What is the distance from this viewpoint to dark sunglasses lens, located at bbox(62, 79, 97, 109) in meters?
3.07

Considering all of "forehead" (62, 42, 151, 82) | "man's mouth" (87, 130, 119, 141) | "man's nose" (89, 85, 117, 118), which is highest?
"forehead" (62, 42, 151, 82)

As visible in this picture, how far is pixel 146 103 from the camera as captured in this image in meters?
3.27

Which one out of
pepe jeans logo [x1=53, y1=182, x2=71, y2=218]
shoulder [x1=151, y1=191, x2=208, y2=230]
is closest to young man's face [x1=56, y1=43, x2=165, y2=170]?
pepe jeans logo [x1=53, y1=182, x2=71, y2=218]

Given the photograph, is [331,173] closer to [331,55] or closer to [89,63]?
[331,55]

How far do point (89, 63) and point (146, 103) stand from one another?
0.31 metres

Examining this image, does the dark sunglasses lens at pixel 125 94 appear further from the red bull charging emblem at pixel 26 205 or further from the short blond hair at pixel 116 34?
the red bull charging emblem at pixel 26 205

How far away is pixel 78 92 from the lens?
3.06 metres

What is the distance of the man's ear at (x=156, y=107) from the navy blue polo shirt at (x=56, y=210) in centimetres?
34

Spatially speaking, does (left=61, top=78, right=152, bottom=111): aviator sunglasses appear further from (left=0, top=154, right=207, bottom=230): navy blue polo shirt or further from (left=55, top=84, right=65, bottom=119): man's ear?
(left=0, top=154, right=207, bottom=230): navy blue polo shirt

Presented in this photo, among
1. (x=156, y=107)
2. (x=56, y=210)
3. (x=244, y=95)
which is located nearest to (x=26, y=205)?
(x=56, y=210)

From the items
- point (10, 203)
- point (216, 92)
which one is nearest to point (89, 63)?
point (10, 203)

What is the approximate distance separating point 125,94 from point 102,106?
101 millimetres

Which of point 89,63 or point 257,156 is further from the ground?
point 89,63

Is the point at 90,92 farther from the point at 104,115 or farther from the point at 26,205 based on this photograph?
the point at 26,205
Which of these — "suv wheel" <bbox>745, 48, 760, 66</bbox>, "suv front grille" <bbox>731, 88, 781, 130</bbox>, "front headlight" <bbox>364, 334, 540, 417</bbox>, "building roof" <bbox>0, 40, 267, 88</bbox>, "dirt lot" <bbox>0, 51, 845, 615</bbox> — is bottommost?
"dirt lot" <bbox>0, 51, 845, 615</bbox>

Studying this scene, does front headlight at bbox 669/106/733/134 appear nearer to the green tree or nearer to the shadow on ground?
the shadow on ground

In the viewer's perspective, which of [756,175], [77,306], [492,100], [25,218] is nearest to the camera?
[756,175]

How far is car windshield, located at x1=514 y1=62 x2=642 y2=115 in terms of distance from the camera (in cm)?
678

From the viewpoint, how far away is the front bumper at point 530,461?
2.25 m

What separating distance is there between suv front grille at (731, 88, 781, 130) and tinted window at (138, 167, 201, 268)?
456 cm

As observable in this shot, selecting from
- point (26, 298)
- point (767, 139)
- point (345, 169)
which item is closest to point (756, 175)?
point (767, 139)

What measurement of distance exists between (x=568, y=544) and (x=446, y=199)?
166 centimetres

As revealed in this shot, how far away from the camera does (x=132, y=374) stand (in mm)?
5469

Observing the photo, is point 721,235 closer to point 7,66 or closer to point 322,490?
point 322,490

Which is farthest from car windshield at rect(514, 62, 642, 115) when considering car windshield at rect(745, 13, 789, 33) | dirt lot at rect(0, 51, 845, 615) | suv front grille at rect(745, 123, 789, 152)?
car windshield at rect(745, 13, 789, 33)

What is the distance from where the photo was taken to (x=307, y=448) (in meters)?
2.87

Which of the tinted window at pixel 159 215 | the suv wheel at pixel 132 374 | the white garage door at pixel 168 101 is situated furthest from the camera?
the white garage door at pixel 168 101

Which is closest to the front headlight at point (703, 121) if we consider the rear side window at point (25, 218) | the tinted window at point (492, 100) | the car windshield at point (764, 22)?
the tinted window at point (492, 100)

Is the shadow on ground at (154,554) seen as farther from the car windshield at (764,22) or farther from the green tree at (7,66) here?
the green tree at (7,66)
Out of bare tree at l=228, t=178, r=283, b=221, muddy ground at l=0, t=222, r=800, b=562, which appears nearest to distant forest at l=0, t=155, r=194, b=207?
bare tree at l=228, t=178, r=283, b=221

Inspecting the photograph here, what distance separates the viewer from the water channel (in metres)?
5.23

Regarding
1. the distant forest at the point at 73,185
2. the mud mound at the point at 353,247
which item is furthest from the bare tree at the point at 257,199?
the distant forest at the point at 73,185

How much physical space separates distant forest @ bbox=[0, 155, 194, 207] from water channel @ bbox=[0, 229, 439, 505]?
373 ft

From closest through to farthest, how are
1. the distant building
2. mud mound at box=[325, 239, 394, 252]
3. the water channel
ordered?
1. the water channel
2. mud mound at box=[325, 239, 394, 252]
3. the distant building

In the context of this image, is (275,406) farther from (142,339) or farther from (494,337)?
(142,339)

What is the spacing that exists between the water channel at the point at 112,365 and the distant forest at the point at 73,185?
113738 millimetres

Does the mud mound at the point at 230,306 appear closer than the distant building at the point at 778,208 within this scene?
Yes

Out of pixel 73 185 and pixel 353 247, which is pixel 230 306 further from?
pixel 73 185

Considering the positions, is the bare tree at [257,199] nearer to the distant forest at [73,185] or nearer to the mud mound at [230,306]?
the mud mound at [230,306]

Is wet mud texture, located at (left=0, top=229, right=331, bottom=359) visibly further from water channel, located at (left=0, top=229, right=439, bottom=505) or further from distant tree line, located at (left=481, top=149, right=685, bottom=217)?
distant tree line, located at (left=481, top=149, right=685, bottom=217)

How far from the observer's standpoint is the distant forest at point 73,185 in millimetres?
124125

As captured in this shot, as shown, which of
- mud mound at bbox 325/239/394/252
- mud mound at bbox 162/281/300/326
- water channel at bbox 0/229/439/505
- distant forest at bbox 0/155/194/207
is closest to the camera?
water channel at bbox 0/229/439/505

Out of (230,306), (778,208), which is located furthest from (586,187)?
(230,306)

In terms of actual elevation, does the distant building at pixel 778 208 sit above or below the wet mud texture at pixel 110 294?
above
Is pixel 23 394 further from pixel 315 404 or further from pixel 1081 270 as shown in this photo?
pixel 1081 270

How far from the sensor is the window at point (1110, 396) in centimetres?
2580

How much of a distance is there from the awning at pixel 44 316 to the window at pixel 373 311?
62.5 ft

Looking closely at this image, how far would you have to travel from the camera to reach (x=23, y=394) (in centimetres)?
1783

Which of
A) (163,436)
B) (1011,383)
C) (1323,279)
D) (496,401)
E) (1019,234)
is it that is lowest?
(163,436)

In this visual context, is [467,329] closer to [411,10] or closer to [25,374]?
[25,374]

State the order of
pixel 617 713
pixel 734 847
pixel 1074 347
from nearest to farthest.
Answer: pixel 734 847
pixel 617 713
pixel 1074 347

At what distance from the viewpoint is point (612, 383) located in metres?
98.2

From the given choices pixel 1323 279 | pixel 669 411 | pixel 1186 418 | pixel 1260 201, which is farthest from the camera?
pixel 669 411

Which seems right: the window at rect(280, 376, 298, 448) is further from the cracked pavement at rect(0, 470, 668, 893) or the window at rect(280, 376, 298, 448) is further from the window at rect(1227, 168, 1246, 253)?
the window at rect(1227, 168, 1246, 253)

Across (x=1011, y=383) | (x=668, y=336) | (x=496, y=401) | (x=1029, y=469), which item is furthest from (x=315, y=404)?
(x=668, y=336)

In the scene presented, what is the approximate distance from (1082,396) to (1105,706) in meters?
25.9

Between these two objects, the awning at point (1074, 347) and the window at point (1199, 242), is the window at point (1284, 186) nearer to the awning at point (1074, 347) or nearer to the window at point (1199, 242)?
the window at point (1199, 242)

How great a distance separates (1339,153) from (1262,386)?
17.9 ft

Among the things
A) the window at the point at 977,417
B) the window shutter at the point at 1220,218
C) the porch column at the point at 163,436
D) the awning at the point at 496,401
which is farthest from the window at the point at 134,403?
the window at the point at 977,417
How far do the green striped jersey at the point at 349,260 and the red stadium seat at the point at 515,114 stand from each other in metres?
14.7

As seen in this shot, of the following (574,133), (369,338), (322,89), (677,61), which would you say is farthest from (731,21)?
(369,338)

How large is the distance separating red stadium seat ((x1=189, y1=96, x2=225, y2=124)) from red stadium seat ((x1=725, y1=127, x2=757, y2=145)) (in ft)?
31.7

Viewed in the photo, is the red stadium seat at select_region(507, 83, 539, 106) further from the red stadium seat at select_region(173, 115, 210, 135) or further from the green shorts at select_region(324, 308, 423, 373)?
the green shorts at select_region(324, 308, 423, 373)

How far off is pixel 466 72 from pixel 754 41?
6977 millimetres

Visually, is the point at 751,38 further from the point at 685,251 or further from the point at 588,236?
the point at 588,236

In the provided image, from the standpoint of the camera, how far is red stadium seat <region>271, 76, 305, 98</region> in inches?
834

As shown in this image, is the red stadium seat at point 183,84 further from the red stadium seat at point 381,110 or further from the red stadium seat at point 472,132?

■ **Problem requirements**:
Render the part that opens with the line containing "How great a" and closes with the last of these lines as a Markdown table with the columns Row and Line, leaving out blank lines.

■ **Solved exercise**:
| Row | Line |
|---|---|
| 1 | How great a distance separates (1339,153) from (1262,386)? |
| 2 | 17.9 ft |
| 3 | Among the things |
| 4 | A) the window at the point at 977,417 |
| 5 | B) the window shutter at the point at 1220,218 |
| 6 | C) the porch column at the point at 163,436 |
| 7 | D) the awning at the point at 496,401 |
| 8 | which is farthest from the window at the point at 134,403? |
| 9 | the window at the point at 977,417 |
| 10 | How far do the green striped jersey at the point at 349,260 and the red stadium seat at the point at 515,114 stand from each other in metres? |
| 11 | 14.7 |
| 12 | As seen in this shot, of the following (574,133), (369,338), (322,89), (677,61), which would you say is farthest from (731,21)? |
| 13 | (369,338) |
| 14 | How large is the distance separating red stadium seat ((x1=189, y1=96, x2=225, y2=124)) from red stadium seat ((x1=725, y1=127, x2=757, y2=145)) (in ft)? |
| 15 | 31.7 |
| 16 | Viewed in the photo, is the red stadium seat at select_region(507, 83, 539, 106) further from the red stadium seat at select_region(173, 115, 210, 135) or further from the green shorts at select_region(324, 308, 423, 373)? |
| 17 | the green shorts at select_region(324, 308, 423, 373) |
| 18 | How far off is pixel 466 72 from pixel 754 41? |
| 19 | 6977 millimetres |
| 20 | Visually, is the point at 751,38 further from the point at 685,251 or further from the point at 588,236? |
| 21 | the point at 588,236 |
| 22 | In the provided image, from the standpoint of the camera, how far is red stadium seat <region>271, 76, 305, 98</region> in inches? |
| 23 | 834 |
| 24 | As shown in this image, is the red stadium seat at point 183,84 further from the red stadium seat at point 381,110 or further from the red stadium seat at point 472,132? |